Having made his feature debut at Fantasia Fest with “Absentia” in 2011, the filmmaker returned to Quebec with newbie director Chris Stuckmann to promote Neon’s “Shelby Oaks.” Flanagan also EPs that film, and speaking at the festival, he also reflected on the 13 years he’s already spent in the business of genre. Flanagan was asked about the inspirations behind “Oculus,” which, ironically enough, he said came from a short story by Stephen King about a haunted hotel room. And before it was a 2013 feature, it began as a 2006 short film.
“The honest answer is I really wanted to do ‘1408,’” the filmmaker said. “I couldn’t because who the hell was I, for one thing, and they were making the movie already… But that’s ‘Oculus’ if you replace the hotel room with a mirror, down to the long history of it. ‘1408’ has this incredible monologue basically about the history of the room. That was terrifying to me. And so the structure of ‘Oculus,’ the short, is exactly the structure of ‘1408’ the short story. You’re told the history of the object — or of the room in the case of the story — and then a skeptical protagonist is left alone in there. In mine, it was a true believer protagonist trying to prove the point, but I just ripped off ‘1408.’ That’s where it came from.”
An epic case of cinematic chicken before the egg, Flanagan’s nesting inspirations are similarly reflected in his troupe of repeat collaborators, including actors like his wife Kate Siegel and “Gerald’s Game” star Carla Gugino, whom he has now officially named… The Flavengers. (They’ll assemble to promote Flanagan’s first non-horror effort, “The Life of Chuck,” seeking distribution out of TIFF later this year.)
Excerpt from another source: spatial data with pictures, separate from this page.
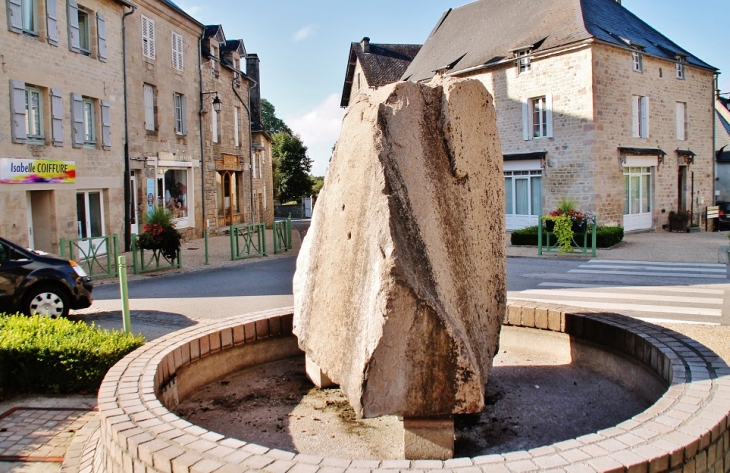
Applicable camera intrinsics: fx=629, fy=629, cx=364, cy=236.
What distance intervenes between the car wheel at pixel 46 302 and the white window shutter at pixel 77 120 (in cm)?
901

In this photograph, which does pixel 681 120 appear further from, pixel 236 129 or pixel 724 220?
pixel 236 129

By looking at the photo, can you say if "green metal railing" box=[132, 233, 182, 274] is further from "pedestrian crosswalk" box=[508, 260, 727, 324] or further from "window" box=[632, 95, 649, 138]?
"window" box=[632, 95, 649, 138]

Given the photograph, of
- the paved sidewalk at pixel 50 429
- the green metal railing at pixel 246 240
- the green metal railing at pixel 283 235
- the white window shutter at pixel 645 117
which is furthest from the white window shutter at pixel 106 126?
the white window shutter at pixel 645 117

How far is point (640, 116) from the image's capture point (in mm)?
23547

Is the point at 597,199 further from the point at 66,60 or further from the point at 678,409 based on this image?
the point at 678,409

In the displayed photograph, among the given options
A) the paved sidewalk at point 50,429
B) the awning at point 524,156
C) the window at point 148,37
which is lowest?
the paved sidewalk at point 50,429

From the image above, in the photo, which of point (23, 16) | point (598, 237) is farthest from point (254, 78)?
point (598, 237)

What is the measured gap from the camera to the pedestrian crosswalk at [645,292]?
9055 mm

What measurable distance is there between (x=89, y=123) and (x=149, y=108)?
11.0ft

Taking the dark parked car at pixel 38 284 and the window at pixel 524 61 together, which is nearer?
the dark parked car at pixel 38 284

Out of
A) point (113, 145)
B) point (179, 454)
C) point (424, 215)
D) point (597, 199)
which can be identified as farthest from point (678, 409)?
point (597, 199)

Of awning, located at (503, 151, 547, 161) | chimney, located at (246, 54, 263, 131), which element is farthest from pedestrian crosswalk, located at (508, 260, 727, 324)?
chimney, located at (246, 54, 263, 131)

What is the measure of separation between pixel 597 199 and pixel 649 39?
8.00 meters

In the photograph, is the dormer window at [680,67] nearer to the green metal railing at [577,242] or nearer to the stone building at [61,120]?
the green metal railing at [577,242]
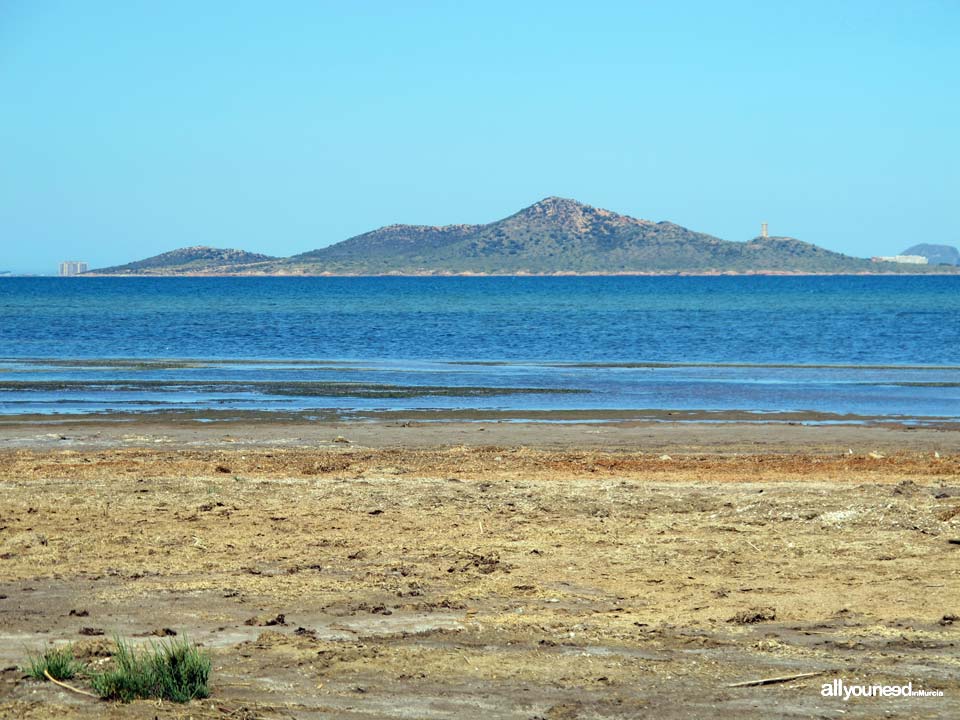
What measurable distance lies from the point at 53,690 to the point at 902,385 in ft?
98.7

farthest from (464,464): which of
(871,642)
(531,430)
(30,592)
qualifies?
(871,642)

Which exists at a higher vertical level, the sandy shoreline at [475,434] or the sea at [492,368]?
the sea at [492,368]

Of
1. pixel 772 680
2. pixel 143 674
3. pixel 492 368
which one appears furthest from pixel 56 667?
pixel 492 368

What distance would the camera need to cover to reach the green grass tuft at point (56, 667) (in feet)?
23.0

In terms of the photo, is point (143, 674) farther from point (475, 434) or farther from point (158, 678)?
point (475, 434)

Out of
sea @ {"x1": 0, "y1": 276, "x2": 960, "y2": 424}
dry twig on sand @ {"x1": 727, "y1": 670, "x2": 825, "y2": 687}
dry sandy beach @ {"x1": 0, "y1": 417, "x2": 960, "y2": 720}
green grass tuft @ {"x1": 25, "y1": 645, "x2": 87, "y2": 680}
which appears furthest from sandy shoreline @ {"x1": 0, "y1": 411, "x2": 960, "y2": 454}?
green grass tuft @ {"x1": 25, "y1": 645, "x2": 87, "y2": 680}

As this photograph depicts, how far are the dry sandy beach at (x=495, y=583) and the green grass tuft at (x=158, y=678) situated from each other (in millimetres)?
105

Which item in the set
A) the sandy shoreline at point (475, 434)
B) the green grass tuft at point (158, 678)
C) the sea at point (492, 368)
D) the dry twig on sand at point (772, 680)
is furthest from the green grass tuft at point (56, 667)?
the sea at point (492, 368)

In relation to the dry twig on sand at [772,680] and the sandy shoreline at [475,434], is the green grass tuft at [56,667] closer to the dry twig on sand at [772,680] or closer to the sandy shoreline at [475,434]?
the dry twig on sand at [772,680]

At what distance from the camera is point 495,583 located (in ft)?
31.1

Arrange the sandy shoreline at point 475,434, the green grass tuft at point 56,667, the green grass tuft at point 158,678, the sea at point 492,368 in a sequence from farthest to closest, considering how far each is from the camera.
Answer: the sea at point 492,368 → the sandy shoreline at point 475,434 → the green grass tuft at point 56,667 → the green grass tuft at point 158,678

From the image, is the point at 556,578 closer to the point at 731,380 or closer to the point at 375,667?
the point at 375,667

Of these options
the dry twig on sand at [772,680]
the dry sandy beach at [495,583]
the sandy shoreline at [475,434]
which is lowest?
the sandy shoreline at [475,434]

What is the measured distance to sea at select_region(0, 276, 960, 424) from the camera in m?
27.0
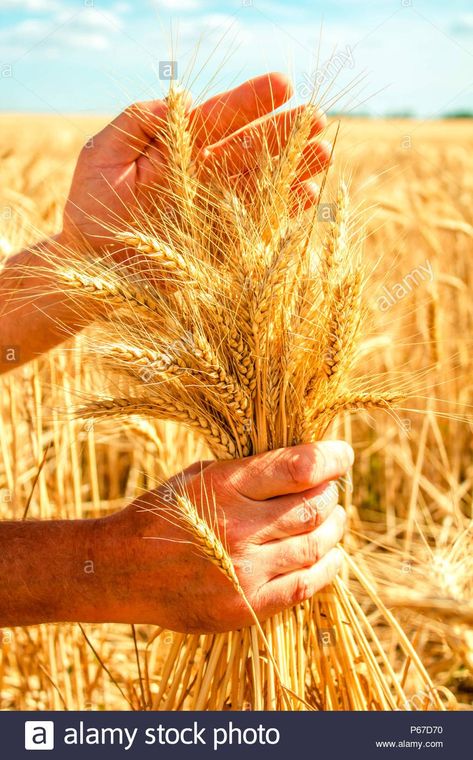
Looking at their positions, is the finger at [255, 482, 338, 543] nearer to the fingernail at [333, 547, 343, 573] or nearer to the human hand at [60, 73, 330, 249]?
the fingernail at [333, 547, 343, 573]

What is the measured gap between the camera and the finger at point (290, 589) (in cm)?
123

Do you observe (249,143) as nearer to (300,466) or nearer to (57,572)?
(300,466)

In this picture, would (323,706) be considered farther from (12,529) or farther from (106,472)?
(106,472)

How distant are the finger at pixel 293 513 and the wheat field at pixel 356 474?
5.4 inches

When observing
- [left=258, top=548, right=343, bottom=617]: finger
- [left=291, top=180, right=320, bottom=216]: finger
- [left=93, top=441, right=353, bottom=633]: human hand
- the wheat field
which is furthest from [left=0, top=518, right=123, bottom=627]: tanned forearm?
[left=291, top=180, right=320, bottom=216]: finger

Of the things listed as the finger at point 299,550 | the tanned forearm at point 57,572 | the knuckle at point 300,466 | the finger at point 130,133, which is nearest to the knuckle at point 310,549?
the finger at point 299,550

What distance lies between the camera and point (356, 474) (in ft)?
10.7

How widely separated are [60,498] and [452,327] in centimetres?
225

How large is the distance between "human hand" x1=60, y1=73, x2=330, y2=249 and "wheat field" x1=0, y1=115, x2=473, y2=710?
10 cm

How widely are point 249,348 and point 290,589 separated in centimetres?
42

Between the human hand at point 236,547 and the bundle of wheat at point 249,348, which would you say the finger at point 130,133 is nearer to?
the bundle of wheat at point 249,348

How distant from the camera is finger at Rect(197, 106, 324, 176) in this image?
132cm

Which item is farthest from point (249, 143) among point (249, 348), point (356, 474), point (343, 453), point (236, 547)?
point (356, 474)

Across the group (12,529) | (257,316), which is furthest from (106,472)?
(257,316)
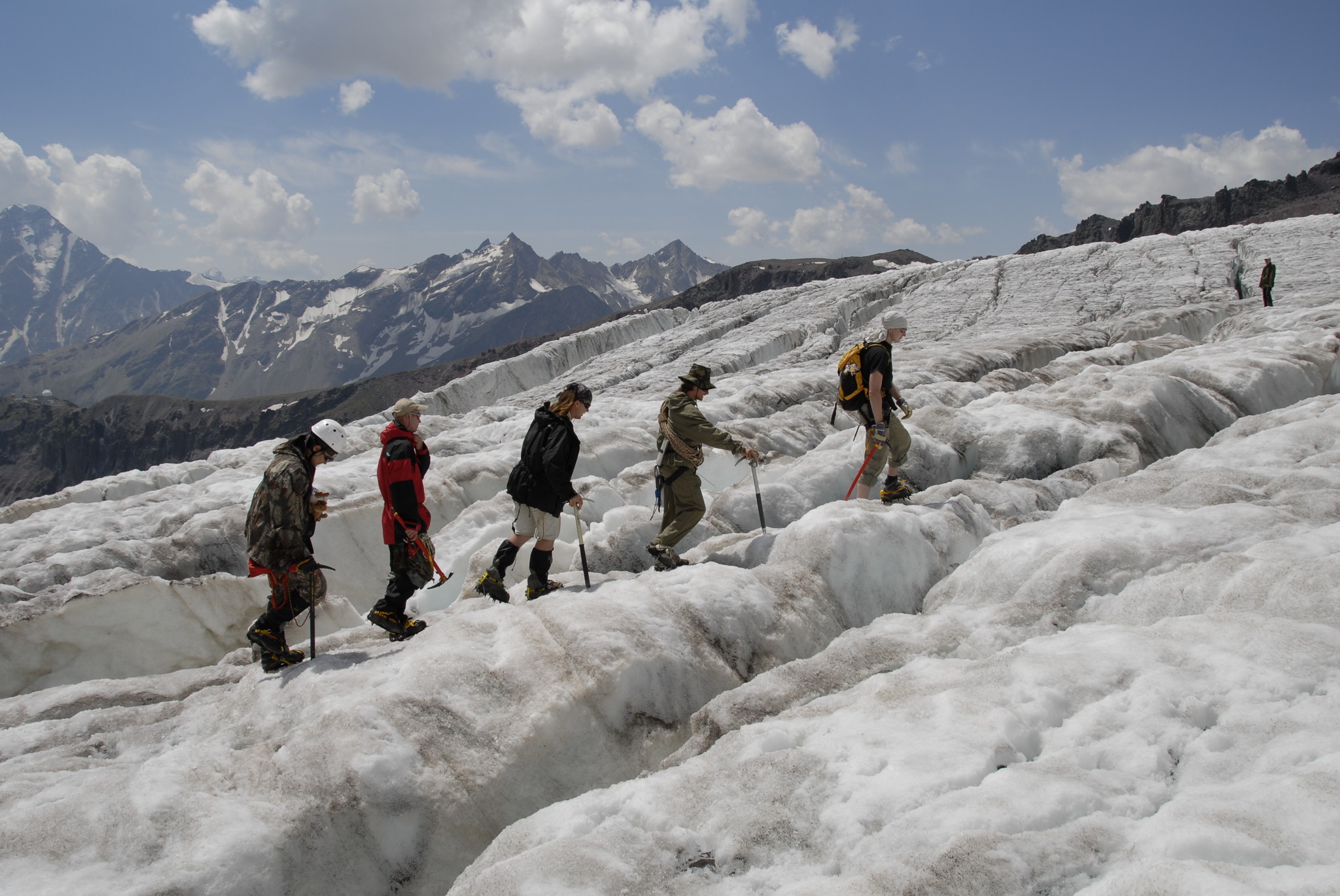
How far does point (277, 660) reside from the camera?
648 centimetres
As for the haunting images Flanagan fans have seen echoed throughout his work, the writer/director/producer shared a personal incident that has shaped much of filmography.
“There was a really shocking loss in my family right before I made ‘Absentia,’ and it was a death of an uncle. I had a dream about him. And that dream is actually the scare,” Flanagan said. “It’s in ‘Absentia’ when Morgan Brown is standing, and Courtney Bell reaches up to touch him. His head is just spinning, shouting, and she backs up right into him. And I had that dream and then watched as my entire extended family wrestled with and came to terms with [my uncle’s] death.”
Flanagan considers this the thesis of his life’s work, saying, “I look at it now, and it’s like that incident that informed ‘Absentia,’ ‘Oculus,’ ‘Before I Wake,’ it’s basically ‘The Haunting of Hill House’ right there. And I still see it. I still see it pop up. I think we all know what it’s like to lose people in a family. That has tremors and aftershocks that can last for years or decades.”